|December 4th, 2011||#1|
Join Date: Jan 2009
Location: The Deep South
Caucasians are not always White - The case of Bhagad Singh
Not All Caucasians Are White: The Supreme Court Rejects Citizenship for Indians
Posted in the Hindu Forum
United States v. Bhagat Singh Thind, 261 U.S. 204 (1923), was a case in which the United States Supreme Court decided that Bhagat Singh Thind, who was a high caste Punjabi, settled in Oregon, could not be a naturalized citizen of the United States, despite the fact that a proportion of anthropologists had defined a proportion of people in India as part of the Caucasian race.

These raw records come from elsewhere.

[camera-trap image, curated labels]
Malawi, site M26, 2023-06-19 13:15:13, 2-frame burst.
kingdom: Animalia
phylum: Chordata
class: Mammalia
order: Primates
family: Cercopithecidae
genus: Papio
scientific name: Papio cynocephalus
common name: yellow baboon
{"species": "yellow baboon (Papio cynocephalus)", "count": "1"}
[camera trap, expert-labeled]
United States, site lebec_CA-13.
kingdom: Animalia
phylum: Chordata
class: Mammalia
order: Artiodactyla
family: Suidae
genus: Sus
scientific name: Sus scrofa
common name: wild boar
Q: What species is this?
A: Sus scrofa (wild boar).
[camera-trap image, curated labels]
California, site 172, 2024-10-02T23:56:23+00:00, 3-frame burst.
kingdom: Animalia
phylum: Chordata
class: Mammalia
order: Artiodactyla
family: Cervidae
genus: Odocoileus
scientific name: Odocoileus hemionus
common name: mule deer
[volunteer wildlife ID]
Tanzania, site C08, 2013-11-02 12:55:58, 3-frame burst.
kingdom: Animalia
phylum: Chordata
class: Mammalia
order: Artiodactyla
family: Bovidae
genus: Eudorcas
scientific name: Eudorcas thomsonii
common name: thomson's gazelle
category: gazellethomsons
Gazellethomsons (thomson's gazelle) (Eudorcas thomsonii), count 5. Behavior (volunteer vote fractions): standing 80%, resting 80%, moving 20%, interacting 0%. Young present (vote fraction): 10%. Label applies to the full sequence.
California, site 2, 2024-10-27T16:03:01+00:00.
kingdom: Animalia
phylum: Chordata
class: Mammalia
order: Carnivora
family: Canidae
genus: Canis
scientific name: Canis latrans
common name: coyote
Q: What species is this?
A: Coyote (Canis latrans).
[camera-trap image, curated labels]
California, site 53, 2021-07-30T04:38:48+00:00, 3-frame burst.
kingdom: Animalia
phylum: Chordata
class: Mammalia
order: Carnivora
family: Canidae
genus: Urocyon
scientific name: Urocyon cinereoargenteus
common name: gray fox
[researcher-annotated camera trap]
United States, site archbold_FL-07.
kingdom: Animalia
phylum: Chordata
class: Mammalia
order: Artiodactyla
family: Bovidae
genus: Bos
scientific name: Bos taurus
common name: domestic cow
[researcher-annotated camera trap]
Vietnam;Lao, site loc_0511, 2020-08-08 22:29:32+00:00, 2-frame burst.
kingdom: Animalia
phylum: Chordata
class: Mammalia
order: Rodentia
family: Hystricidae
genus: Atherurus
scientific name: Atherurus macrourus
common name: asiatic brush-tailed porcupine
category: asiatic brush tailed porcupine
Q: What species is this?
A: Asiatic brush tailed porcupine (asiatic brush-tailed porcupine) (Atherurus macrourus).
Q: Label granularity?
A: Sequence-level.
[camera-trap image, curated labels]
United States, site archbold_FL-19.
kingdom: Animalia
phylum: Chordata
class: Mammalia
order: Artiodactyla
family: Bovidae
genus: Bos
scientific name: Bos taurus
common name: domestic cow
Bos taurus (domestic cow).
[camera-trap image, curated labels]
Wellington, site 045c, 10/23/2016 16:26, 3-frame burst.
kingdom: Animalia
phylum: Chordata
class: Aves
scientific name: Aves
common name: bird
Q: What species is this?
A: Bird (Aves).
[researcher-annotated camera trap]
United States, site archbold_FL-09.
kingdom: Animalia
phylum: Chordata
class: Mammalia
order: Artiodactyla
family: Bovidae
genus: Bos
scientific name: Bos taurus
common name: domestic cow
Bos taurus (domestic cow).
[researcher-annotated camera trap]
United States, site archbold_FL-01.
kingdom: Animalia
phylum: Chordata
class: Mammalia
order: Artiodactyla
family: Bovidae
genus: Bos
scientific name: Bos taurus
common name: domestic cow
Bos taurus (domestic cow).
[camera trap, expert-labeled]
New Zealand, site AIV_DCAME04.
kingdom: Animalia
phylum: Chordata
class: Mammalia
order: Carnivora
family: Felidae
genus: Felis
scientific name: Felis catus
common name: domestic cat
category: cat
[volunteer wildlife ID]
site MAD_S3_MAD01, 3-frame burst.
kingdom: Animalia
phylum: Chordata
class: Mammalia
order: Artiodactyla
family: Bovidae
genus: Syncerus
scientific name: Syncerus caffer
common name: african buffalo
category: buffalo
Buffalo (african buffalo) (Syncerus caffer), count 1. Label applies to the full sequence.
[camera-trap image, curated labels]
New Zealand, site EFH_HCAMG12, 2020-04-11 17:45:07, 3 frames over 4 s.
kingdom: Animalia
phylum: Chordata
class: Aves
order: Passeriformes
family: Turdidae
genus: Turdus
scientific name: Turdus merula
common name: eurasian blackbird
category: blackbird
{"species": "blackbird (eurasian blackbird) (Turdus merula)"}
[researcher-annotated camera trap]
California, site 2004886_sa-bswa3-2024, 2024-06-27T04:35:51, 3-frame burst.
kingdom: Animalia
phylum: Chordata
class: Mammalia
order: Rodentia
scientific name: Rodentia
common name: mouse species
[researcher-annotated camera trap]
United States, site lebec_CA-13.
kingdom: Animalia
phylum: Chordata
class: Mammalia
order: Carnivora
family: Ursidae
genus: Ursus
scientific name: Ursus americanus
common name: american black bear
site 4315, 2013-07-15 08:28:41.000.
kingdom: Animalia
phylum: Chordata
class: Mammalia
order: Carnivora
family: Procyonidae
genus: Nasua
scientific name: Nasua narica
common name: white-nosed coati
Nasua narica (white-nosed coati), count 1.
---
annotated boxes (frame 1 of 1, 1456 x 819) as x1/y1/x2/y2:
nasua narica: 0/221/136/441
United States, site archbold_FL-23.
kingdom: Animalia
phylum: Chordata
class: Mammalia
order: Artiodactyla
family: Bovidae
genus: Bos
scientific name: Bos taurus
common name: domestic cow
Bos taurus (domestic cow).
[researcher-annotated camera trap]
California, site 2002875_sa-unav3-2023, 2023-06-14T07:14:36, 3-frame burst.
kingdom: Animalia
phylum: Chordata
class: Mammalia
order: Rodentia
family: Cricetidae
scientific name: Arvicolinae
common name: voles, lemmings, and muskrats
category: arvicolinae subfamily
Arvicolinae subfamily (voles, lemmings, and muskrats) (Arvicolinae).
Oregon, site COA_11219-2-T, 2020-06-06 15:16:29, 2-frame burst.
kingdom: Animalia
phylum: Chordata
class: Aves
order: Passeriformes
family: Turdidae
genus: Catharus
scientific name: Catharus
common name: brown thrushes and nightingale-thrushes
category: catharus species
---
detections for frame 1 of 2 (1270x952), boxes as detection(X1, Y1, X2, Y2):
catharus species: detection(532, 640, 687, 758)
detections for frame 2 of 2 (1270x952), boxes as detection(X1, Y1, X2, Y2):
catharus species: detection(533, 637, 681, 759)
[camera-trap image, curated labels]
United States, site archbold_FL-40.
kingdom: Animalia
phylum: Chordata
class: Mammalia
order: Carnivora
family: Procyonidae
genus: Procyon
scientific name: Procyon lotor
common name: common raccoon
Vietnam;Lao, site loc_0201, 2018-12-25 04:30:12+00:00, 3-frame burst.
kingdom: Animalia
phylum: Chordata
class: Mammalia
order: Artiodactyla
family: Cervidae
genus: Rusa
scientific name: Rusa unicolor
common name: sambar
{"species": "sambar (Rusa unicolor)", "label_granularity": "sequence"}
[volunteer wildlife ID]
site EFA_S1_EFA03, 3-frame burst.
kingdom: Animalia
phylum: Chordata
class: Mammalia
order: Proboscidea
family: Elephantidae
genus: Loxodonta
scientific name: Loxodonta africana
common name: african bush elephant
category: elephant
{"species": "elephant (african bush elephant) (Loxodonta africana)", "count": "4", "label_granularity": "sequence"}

In its decision in the case of U.S. v. Bhagat Singh Thind (1923), the Supreme Court deemed Indians ineligible for citizenship because U.S. law allowed only free whites to become naturalized citizens. The court conceded that Indians were "Caucasians" and that anthropologists considered them to be of the same race as white Americans, but argued that "the average man knows perfectly well that there are unmistakable and profound differences."
The Thind decision also led to successful efforts to denaturalize some who had previously become citizens. This represented a particular threat in California, where a 1913 law prohibited aliens ineligible for citizenship from owning or leasing land.
Only in 1946 did Congress, which was beginning to recognize that India would soon be independent and a major world power, pass a new law that allowed Indians to become citizens and also established a small immigration quota.